Elizabeth Price 1900
ELIZABETH PRICE, brigantine : When 42 days out on a voyage from Bundaberg, Queensland, to Dunedin, with a cargo of scrap iron for the Otago Iron Rolling Mills Ltd., the brigantine went ashore on the night of July 3, 1900, at Long Point, Mahia Peninsula, and became a total wreck. The master of the Elizabeth Price stated that after a tempestuous passage from Bundaberg to Cape Maria Van Diemen a course was steered for the East Cape in continuance of her voyage to Dunedin, following her call at Russell. The vessel made a very good run down the coast until Portland Island was reached, when very dirty weather -a strong gale from the SSW. and high seaswas met with.
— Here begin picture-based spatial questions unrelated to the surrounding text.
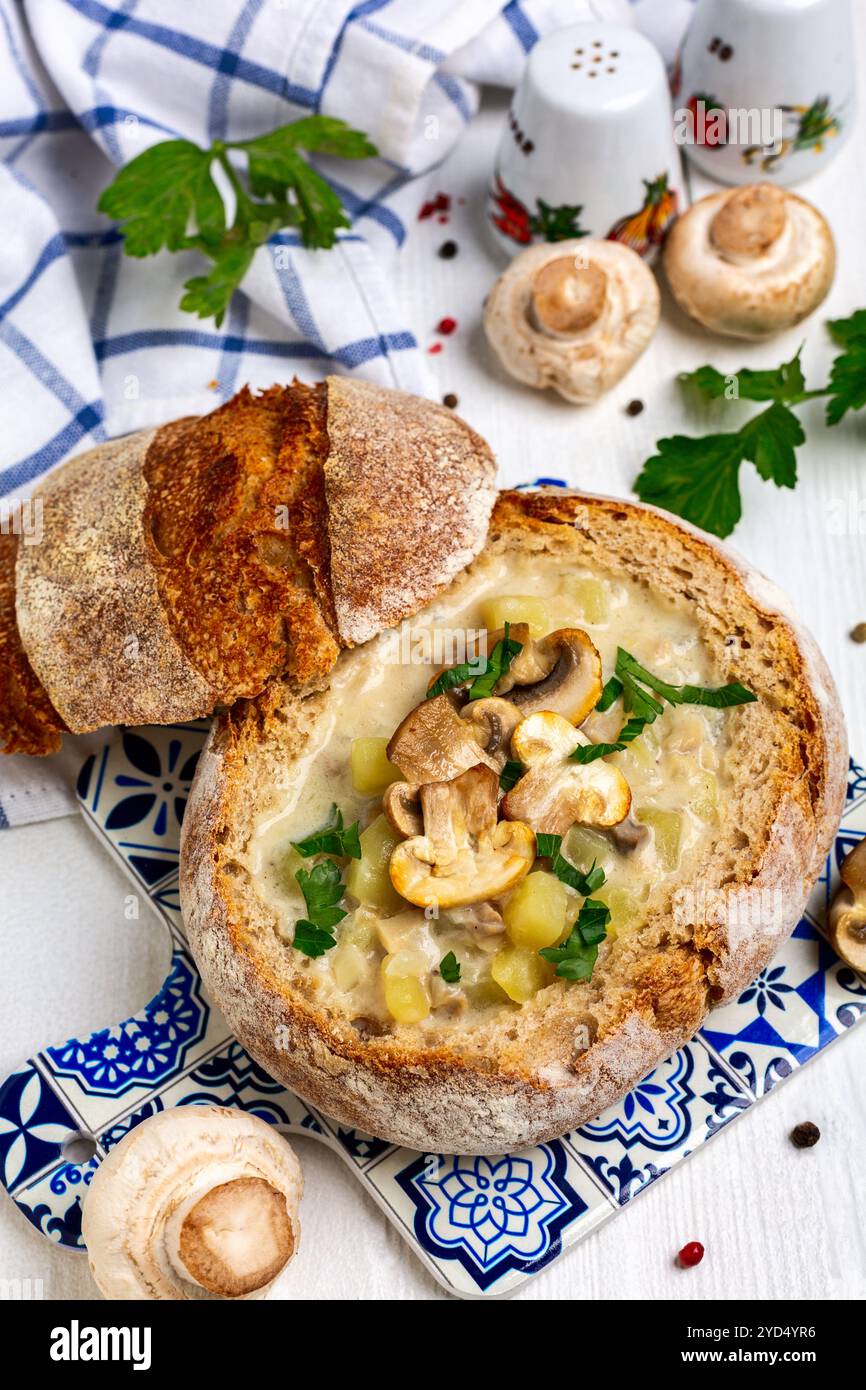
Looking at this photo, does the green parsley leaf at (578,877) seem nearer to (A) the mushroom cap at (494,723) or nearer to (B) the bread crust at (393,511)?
(A) the mushroom cap at (494,723)

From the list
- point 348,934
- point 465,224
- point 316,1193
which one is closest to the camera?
point 348,934

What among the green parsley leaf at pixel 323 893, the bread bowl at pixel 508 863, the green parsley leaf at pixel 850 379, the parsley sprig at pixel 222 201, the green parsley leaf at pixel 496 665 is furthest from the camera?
the parsley sprig at pixel 222 201

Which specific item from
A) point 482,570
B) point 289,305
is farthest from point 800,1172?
point 289,305

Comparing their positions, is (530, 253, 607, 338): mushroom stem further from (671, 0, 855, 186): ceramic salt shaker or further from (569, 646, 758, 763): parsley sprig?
(569, 646, 758, 763): parsley sprig

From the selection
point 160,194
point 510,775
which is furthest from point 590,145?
point 510,775

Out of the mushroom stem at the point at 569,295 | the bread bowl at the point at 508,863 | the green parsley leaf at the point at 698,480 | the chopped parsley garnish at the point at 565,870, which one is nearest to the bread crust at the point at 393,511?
the bread bowl at the point at 508,863

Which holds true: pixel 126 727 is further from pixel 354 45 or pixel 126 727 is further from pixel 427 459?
pixel 354 45
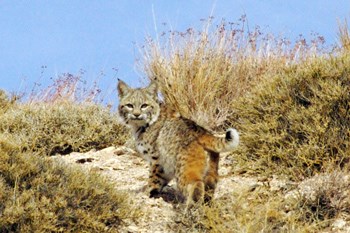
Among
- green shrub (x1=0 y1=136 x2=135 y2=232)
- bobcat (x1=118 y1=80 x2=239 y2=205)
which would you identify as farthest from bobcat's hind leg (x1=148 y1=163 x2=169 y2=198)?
green shrub (x1=0 y1=136 x2=135 y2=232)

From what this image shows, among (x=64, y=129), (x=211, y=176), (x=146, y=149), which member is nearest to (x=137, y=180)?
(x=146, y=149)

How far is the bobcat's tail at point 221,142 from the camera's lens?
23.2 feet

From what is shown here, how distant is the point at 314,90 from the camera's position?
29.5 feet

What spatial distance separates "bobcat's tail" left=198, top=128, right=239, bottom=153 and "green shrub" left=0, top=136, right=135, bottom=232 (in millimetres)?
970

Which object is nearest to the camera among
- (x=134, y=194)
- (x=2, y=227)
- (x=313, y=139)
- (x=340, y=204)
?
(x=2, y=227)

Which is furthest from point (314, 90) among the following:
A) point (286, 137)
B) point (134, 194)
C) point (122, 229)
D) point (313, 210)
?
point (122, 229)

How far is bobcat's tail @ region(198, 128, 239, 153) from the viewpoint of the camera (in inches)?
278

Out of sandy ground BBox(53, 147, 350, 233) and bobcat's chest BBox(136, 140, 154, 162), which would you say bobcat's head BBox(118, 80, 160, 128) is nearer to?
bobcat's chest BBox(136, 140, 154, 162)

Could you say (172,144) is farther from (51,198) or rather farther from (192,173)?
(51,198)

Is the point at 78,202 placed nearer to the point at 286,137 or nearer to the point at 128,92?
the point at 128,92

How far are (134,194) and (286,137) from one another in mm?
2134

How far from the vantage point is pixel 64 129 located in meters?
11.0

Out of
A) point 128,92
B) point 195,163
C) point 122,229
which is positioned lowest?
point 122,229

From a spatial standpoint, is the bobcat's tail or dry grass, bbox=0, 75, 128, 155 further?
dry grass, bbox=0, 75, 128, 155
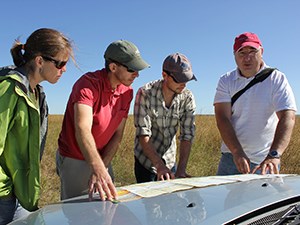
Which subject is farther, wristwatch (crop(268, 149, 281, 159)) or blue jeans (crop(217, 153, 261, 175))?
blue jeans (crop(217, 153, 261, 175))

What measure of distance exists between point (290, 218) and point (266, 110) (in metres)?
1.62

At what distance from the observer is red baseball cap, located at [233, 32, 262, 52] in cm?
296

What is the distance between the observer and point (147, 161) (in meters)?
3.32

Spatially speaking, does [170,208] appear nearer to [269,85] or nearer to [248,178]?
[248,178]

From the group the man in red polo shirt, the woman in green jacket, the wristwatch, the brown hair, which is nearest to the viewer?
the woman in green jacket

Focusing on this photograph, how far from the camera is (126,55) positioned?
253 centimetres

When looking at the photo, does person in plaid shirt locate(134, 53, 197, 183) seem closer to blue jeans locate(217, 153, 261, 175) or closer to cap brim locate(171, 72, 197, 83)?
A: cap brim locate(171, 72, 197, 83)

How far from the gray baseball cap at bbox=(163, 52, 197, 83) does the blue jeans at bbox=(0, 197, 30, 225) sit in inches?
61.9

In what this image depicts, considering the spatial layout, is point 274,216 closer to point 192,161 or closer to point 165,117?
point 165,117

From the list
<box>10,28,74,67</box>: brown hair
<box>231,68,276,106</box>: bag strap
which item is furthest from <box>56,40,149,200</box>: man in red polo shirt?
<box>231,68,276,106</box>: bag strap

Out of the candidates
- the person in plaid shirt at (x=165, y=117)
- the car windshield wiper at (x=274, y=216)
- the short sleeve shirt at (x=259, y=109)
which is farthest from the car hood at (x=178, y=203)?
the person in plaid shirt at (x=165, y=117)

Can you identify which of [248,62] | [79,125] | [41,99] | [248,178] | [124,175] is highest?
[248,62]

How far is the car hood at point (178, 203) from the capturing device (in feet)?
4.54

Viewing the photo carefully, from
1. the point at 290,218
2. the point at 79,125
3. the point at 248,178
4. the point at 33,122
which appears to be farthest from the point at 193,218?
the point at 79,125
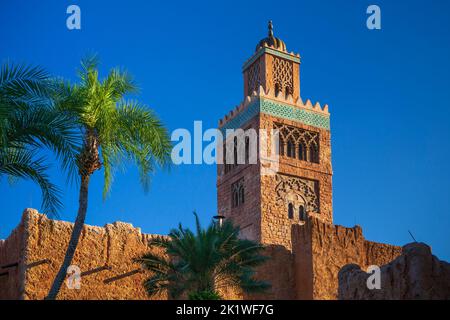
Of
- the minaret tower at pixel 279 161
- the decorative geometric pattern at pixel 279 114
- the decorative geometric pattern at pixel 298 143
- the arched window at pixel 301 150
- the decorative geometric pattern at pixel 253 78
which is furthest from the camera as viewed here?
the decorative geometric pattern at pixel 253 78

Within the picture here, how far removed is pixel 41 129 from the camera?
52.0ft

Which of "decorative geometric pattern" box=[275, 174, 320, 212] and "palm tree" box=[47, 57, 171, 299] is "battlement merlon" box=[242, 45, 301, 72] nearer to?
"decorative geometric pattern" box=[275, 174, 320, 212]

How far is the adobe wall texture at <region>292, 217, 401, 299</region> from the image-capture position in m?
22.8

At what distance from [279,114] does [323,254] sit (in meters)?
15.6

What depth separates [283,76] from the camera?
1563 inches

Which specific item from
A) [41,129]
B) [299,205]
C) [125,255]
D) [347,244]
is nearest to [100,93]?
[41,129]

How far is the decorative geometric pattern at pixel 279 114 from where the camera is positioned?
37.6 meters

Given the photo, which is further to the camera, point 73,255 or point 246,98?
point 246,98

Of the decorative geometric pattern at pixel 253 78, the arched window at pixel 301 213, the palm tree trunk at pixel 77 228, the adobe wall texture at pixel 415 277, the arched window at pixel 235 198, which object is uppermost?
the decorative geometric pattern at pixel 253 78

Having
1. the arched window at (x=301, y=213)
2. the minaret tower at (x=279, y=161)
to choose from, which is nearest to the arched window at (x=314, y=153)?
the minaret tower at (x=279, y=161)

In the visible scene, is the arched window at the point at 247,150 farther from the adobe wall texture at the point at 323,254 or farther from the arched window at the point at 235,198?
the adobe wall texture at the point at 323,254

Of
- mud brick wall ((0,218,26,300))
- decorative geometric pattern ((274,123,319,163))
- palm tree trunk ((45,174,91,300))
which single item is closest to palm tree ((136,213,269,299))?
palm tree trunk ((45,174,91,300))

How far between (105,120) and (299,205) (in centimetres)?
2044
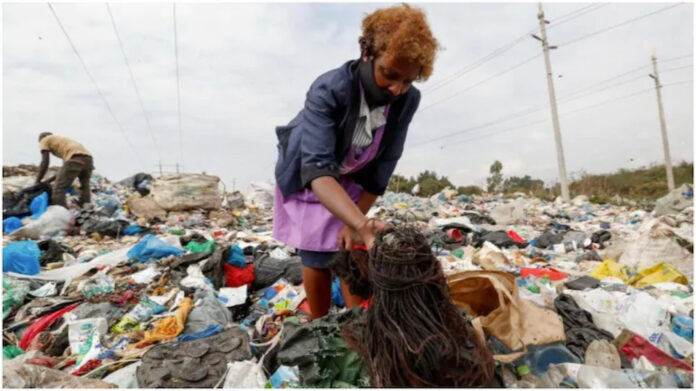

Shelter was taken under Long Point, and on July 3 she dragged her anchor. A second anchor proved useless, and the brigantine gradually drifted on to the rocks and settled down, quickly becoming a total wreck. The crew of seven hands reached the shore safely in the ship’s boat and were well cared for by the station hands at Mahia until they were taken off by the steamer Tangaroa, which landed them at Napier on July 12. The Court of Inquiry was of the opinion that, considering the exposed position of the anchorage, more care might have been taken in keeping the anchor watch by using the lead, otherwise every precaution was taken for the safety of the vessel. No order was made as to the costs of the inquiry, and the master’s and mate’s certificates were returned to them.
The Elizabeth Price, No. 62,468, was a wooden brigantine of 98 tons register, formerly the schooner Glide, built at Yarmouth in 1873, and her dimensions were : length 85 ft., beam 21.4 ft., depth 10.3 ft. She was owned by Messrs. T. Hughes and J. A. S. Murray, and was under the command of Captain Thomas Hughes.